Requirement
Retype the material starting at the line containing "Taking everything into" and ending at the line containing "3. point (1032, 28)", with both of those lines included. Leave the pictures out of your answer.

Information provided
___
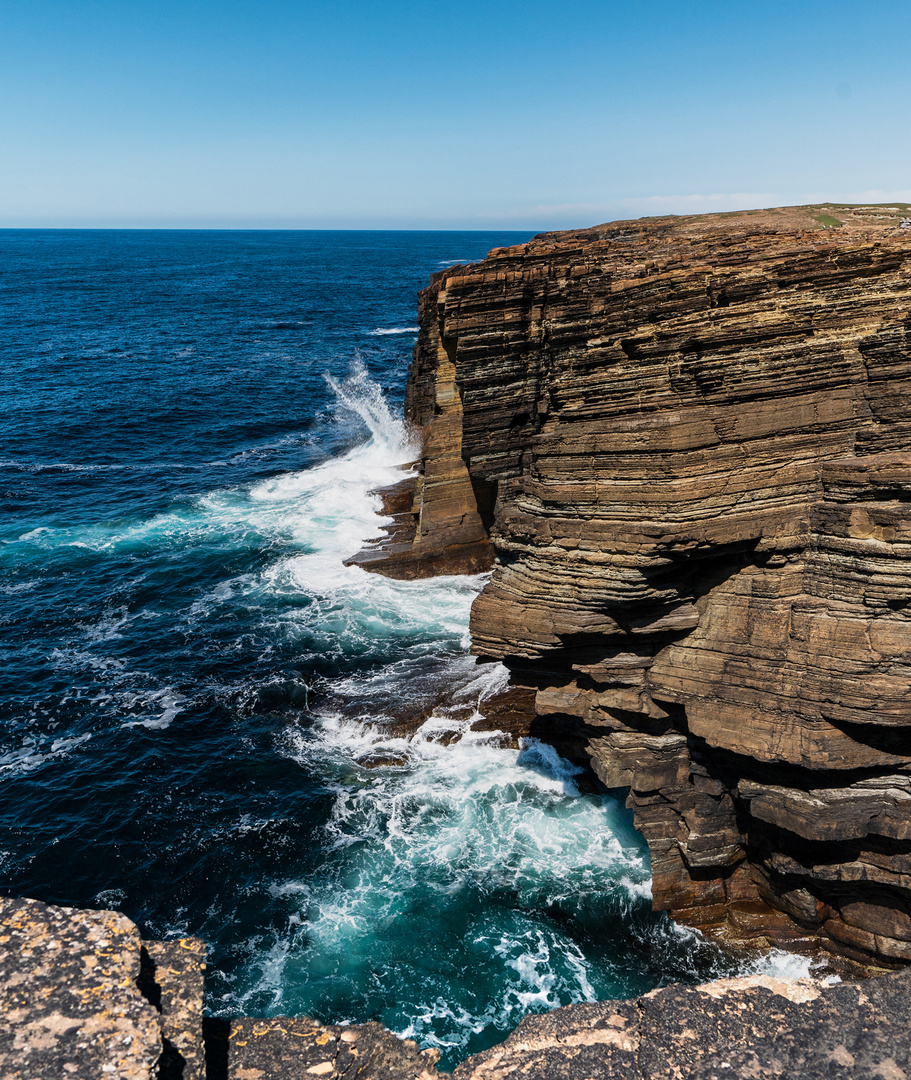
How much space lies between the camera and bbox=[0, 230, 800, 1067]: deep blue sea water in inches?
796

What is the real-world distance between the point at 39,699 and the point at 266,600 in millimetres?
11850

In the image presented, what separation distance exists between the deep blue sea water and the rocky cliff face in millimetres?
3725

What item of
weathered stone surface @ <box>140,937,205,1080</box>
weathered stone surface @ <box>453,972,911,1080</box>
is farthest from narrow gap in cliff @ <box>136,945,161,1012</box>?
weathered stone surface @ <box>453,972,911,1080</box>

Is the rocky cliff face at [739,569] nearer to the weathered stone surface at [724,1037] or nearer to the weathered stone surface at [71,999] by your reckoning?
the weathered stone surface at [724,1037]

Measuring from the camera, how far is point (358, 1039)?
37.5 ft

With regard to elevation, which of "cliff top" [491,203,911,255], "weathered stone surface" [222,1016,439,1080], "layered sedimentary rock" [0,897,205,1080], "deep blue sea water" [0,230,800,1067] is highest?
"cliff top" [491,203,911,255]

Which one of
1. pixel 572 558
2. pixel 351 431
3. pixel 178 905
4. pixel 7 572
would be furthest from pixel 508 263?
pixel 351 431

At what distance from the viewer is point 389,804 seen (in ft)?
84.2

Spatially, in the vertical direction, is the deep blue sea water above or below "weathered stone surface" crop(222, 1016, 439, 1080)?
below

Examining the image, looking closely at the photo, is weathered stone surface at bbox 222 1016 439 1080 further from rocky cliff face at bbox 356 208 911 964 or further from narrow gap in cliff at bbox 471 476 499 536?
narrow gap in cliff at bbox 471 476 499 536

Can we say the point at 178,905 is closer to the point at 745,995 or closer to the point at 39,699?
the point at 39,699

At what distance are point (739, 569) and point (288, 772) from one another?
1833 centimetres

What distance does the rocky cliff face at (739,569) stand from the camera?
17172 millimetres

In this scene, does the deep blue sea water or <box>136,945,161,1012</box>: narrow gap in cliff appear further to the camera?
the deep blue sea water
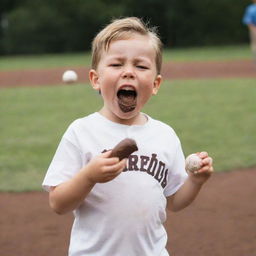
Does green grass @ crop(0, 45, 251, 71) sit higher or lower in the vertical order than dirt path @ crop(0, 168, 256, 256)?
lower

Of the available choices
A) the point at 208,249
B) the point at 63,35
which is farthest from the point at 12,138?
the point at 63,35

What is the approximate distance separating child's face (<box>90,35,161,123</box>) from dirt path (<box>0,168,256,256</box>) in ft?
6.50

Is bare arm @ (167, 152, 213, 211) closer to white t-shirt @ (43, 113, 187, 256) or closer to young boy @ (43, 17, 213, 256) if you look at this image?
young boy @ (43, 17, 213, 256)

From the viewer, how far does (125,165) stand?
230 cm

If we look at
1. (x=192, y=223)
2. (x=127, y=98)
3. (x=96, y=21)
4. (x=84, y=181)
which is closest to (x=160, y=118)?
(x=192, y=223)

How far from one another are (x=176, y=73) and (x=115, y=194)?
16.6 meters

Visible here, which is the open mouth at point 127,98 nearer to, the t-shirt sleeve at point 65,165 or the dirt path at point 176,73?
the t-shirt sleeve at point 65,165

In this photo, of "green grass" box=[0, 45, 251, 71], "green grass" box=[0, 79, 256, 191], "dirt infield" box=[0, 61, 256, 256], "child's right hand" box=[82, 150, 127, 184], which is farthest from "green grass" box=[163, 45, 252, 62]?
"child's right hand" box=[82, 150, 127, 184]

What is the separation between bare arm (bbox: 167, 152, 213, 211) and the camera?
2373mm

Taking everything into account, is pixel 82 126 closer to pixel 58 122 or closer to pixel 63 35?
pixel 58 122

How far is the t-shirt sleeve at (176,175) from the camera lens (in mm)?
2529

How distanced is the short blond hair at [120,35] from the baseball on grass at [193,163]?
15.5 inches

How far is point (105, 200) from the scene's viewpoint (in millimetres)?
2312

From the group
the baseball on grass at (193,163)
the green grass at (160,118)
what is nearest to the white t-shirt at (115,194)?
the baseball on grass at (193,163)
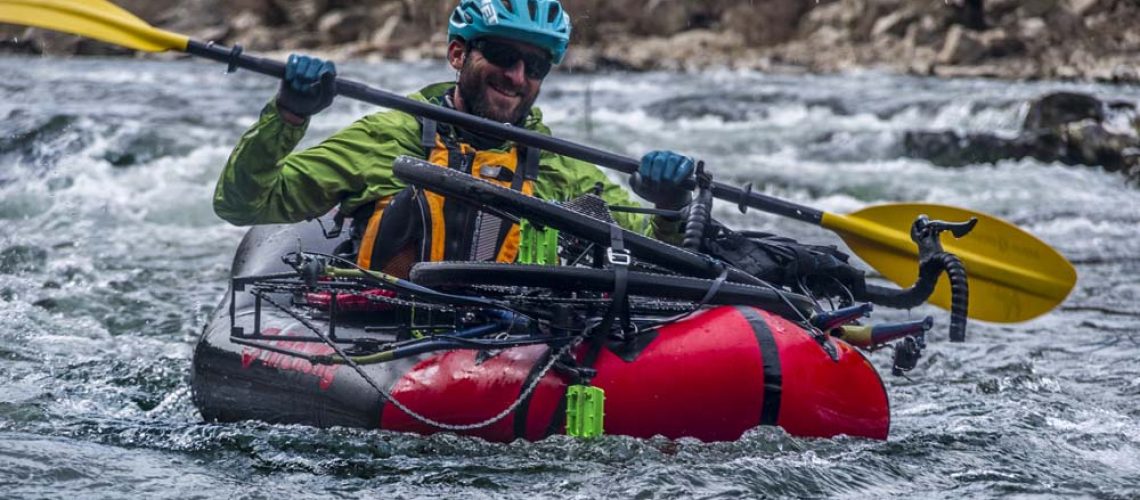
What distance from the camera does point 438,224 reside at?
3898 millimetres

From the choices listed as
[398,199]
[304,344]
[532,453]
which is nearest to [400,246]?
[398,199]

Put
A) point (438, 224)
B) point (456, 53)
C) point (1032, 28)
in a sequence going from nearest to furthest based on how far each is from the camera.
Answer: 1. point (438, 224)
2. point (456, 53)
3. point (1032, 28)

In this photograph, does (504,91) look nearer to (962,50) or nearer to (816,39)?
(962,50)

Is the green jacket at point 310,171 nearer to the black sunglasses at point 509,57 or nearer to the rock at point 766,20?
the black sunglasses at point 509,57

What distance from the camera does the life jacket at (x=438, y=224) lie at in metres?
3.90

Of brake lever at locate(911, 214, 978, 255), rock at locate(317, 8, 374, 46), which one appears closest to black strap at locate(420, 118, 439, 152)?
brake lever at locate(911, 214, 978, 255)

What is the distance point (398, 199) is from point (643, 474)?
1.07 meters

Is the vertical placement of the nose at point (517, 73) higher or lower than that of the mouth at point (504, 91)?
higher

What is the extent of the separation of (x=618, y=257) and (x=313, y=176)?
1135 mm

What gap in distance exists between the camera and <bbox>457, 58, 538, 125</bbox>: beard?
13.8ft

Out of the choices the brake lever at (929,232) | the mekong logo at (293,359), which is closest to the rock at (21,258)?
the mekong logo at (293,359)

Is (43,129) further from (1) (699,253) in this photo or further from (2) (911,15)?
(2) (911,15)

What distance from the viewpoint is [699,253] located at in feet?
12.2

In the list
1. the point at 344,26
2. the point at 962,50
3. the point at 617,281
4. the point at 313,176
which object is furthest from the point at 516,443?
the point at 344,26
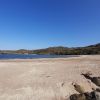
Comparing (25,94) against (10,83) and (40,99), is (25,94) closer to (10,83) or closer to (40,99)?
(40,99)

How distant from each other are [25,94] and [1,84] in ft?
8.96

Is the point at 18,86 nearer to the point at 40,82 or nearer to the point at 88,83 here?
the point at 40,82

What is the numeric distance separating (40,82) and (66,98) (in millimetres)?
3480

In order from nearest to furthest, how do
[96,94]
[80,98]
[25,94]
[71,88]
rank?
[96,94], [80,98], [25,94], [71,88]

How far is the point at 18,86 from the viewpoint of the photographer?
1190 centimetres

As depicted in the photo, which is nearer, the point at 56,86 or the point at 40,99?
the point at 40,99

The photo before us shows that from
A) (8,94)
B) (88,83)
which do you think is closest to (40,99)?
(8,94)

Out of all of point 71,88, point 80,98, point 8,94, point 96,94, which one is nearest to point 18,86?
point 8,94

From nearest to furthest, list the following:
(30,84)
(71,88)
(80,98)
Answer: (80,98) → (71,88) → (30,84)

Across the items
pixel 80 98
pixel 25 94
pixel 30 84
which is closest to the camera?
pixel 80 98

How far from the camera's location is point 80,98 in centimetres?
875

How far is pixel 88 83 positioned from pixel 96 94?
200 inches

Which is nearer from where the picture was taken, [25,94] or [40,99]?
[40,99]

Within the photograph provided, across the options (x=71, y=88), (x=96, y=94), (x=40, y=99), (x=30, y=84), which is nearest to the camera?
(x=96, y=94)
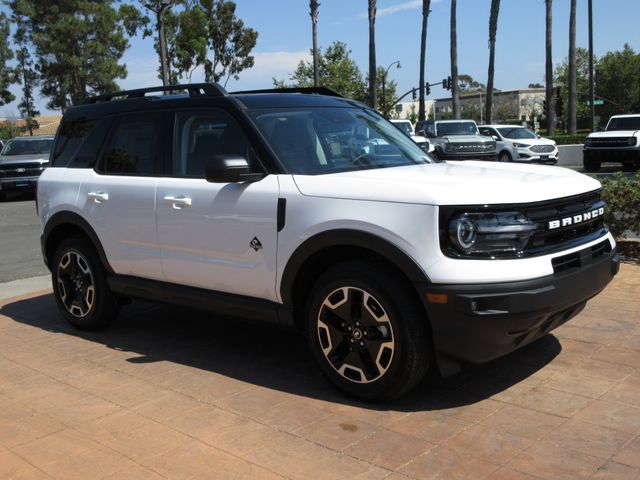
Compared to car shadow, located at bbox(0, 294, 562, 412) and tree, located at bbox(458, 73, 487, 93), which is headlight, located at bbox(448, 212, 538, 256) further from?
tree, located at bbox(458, 73, 487, 93)

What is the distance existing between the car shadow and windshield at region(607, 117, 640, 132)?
65.6 feet

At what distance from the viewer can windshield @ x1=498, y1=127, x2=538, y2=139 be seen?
A: 27.9 meters

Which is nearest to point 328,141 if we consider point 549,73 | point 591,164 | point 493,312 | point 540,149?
point 493,312

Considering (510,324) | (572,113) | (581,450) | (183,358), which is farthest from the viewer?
(572,113)

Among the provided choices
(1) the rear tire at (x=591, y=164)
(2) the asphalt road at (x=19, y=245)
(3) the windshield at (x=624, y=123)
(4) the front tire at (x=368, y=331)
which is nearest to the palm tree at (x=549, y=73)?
(3) the windshield at (x=624, y=123)

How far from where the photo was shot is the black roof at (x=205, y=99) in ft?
15.6

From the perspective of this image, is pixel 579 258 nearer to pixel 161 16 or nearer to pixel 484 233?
pixel 484 233

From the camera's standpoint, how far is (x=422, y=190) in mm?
3650

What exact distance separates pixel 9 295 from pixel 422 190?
18.5 feet

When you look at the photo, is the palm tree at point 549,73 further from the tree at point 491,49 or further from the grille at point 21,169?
the grille at point 21,169

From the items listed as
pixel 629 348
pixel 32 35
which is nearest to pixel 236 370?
pixel 629 348

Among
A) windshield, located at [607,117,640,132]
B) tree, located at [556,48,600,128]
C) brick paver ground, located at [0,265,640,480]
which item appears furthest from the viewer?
tree, located at [556,48,600,128]

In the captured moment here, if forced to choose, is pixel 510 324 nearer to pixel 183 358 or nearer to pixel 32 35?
pixel 183 358

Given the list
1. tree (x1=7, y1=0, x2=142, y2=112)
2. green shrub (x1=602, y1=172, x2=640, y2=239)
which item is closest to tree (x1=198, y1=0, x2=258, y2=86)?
tree (x1=7, y1=0, x2=142, y2=112)
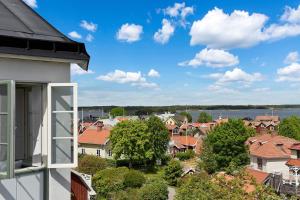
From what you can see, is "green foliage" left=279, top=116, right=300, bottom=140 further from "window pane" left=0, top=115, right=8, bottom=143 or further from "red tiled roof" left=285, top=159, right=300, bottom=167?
"window pane" left=0, top=115, right=8, bottom=143

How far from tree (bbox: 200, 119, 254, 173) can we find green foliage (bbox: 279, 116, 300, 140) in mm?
20416

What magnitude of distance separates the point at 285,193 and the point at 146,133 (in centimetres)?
1802

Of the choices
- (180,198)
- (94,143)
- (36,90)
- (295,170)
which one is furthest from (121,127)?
(36,90)

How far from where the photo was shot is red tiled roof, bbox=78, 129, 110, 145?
52031 mm

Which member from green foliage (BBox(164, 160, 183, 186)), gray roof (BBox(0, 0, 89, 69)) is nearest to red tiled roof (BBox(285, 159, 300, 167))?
green foliage (BBox(164, 160, 183, 186))

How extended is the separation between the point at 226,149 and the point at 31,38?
35042 mm

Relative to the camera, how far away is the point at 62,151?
5.07 meters

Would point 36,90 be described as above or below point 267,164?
above

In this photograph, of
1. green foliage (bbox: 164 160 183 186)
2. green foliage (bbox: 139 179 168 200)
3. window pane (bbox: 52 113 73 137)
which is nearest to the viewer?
window pane (bbox: 52 113 73 137)

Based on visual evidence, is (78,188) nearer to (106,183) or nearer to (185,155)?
(106,183)

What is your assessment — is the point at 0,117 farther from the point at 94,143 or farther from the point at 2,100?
the point at 94,143

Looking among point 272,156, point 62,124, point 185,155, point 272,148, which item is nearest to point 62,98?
point 62,124

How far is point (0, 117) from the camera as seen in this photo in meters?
4.27

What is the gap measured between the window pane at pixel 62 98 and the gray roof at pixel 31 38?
439 millimetres
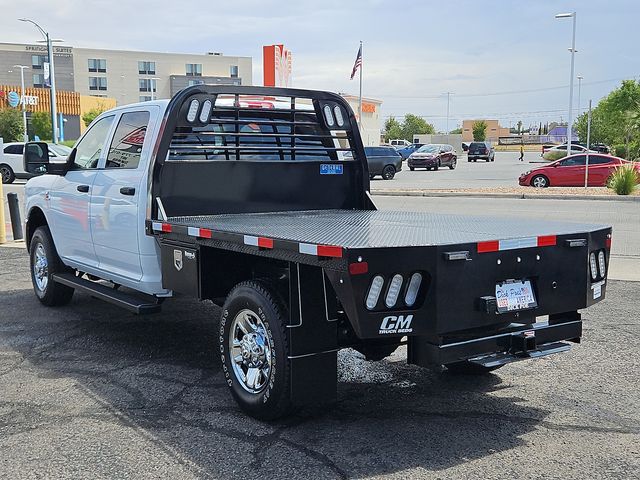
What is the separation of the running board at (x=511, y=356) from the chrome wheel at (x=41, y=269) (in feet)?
17.2

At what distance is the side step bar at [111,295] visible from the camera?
5895 mm

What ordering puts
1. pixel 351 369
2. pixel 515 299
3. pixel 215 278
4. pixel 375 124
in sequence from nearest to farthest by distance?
1. pixel 515 299
2. pixel 215 278
3. pixel 351 369
4. pixel 375 124

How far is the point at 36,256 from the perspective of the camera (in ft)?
27.0

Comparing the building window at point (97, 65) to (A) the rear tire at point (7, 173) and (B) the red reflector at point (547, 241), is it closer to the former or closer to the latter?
(A) the rear tire at point (7, 173)

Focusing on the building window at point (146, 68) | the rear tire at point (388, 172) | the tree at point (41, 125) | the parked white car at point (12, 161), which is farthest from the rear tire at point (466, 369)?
the building window at point (146, 68)

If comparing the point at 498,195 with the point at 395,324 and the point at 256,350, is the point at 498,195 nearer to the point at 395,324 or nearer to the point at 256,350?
the point at 256,350

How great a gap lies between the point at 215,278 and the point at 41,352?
2154 millimetres

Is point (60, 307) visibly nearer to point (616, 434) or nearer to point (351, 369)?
point (351, 369)

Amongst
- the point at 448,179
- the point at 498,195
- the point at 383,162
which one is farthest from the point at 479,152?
the point at 498,195

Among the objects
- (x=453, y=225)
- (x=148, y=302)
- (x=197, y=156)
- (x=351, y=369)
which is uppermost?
(x=197, y=156)

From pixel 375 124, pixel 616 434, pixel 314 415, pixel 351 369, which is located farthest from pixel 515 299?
pixel 375 124

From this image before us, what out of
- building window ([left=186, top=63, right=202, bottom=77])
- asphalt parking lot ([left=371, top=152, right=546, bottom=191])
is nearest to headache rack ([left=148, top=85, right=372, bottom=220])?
asphalt parking lot ([left=371, top=152, right=546, bottom=191])

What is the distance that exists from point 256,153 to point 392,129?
13065 centimetres

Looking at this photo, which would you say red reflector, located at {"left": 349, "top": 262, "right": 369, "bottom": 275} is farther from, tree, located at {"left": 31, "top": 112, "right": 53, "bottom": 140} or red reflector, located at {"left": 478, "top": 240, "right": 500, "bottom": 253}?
tree, located at {"left": 31, "top": 112, "right": 53, "bottom": 140}
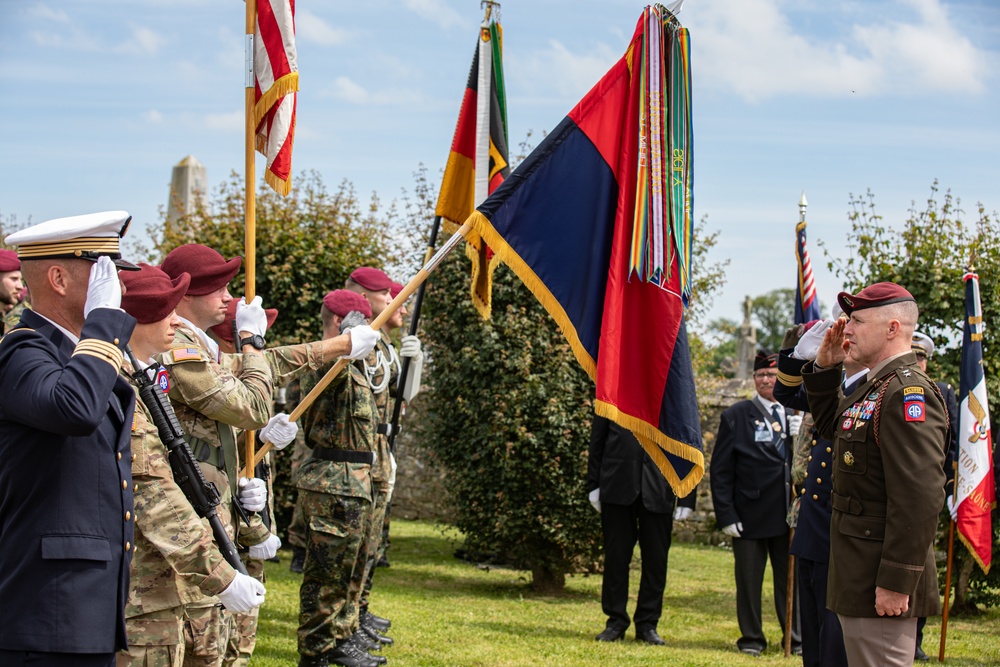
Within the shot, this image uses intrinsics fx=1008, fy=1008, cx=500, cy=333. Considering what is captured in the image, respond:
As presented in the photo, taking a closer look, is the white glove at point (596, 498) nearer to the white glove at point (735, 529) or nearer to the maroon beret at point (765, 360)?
the white glove at point (735, 529)

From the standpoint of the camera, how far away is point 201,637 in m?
3.94

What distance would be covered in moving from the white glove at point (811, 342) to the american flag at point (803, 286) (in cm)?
387

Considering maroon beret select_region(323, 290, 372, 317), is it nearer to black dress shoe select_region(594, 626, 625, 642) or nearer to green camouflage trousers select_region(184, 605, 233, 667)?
green camouflage trousers select_region(184, 605, 233, 667)

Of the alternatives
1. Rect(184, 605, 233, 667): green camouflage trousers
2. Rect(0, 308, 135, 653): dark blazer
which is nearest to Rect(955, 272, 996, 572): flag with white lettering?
Rect(184, 605, 233, 667): green camouflage trousers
___
Complete output
Taking everything into account, is pixel 82 126 closer to pixel 58 122 or closer to pixel 63 35?
pixel 58 122

How far is the t-shirt sleeve at (176,175) from the camera lens (in mm)?
2529

How distanced is the short blond hair at [120,35] from the baseball on grass at [193,163]?
15.5 inches

How far is point (105, 200) from the scene's viewpoint (in millimetres)?
2312

From the group
the baseball on grass at (193,163)
the green grass at (160,118)
what is nearest to the white t-shirt at (115,194)?
the baseball on grass at (193,163)
What distance from the camera does point 438,224 reside at?
3898 millimetres

From the choices listed as
[398,199]
[304,344]
[532,453]
which is nearest to [400,246]?
[398,199]

Put
A) point (438, 224)
B) point (456, 53)
C) point (1032, 28)
in a sequence going from nearest to furthest based on how far each is from the camera.
Answer: 1. point (438, 224)
2. point (456, 53)
3. point (1032, 28)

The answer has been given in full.